Legumes lower LDL cholesterol levels and inflammation markers while significantly lowering homocysteine. These effects are mostly due to their high folate content, along with their anti-inflammatory phytochemicals. (6)
Beans are also especially rich in phytochemicals that protect the heart and blood vessels. These include their high potassium, calcium, iron, magnesium, zinc, copper, and manganese content, along with vitamins A and C. (7, 8)
Diets rich in legumes have been associated with a reduced risk of several different types of cancer, including colorectal, breast, prostate, ovarian, pancreatic, and lung cancers. This causality has been attributed to their phytochemicals (isoflavones, lignans), antioxidants, fiber, iron, zinc, copper, and selenium. Genistein, found in soybeans, has a well-established role in inhibiting angiogenesis (9), which feeds tumor growth.
Additionally, there is evidence that beans may protect against developing new tumors because they lengthen telomeres, the protective cap at the end of our chromosomes!
Dietary protein from beans has been shown to lower the risk of kidney disease.

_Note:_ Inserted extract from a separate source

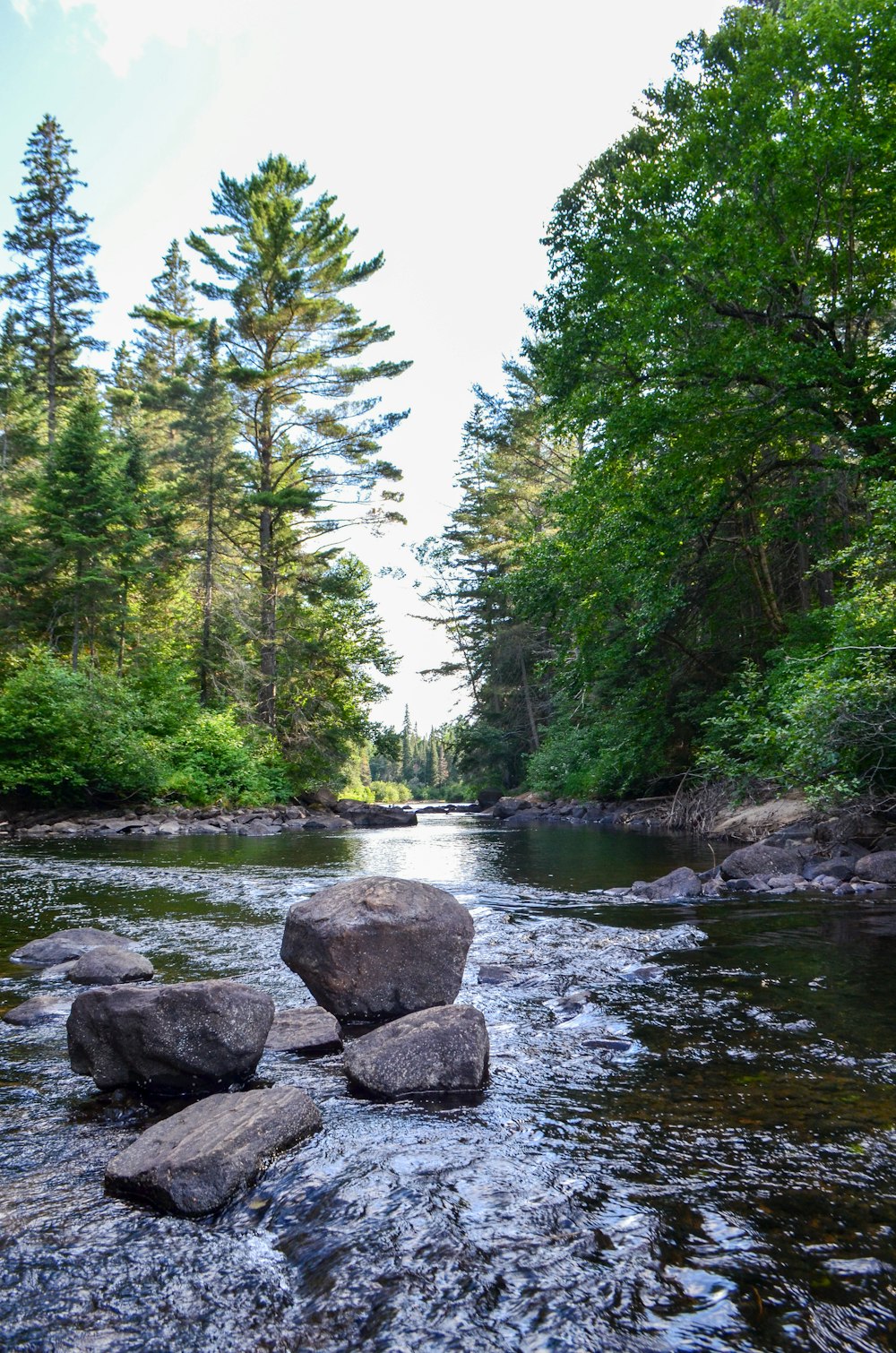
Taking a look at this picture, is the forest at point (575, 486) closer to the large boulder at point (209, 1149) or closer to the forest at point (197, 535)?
the forest at point (197, 535)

A study of 14,866 patients with chronic kidney disease found that “every 33% increase in the ratio of plant protein to total protein consumed resulted in a lower risk of death for those with chronic kidney disease (CKD). (10)
Additionally, kidney stones result from high concentrations of calcium oxalate, a compound that is produced when oxalic acid (oxalate) combines with calcium. Eating beans has been shown to decrease the risk of kidney stones because they inhibit the absorption of dietary oxalate.
Legumes may aid weight loss due to their high fiber content. Dietary fiber helps people lose weight by making them feel full, which promotes healthy eating habits and decreases calorie intake.
Legumes in particular create short-chain fatty acids (SCFAs) when their fiber is digested by gut bacteria. These SCFAs help improve satiety and increase energy expenditure. (11)
That’s a Wrap
I hope this article has helped you learn more about the similarities and differences between beans and peas, two great sources of protein for vegans, as well as why you should add them to your diet. If you’re vegan or just looking to add some plant-based proteins into your diet, beans and peas are the way to go!
Add them both to your plant-based armory and reap the benefits of these legumes!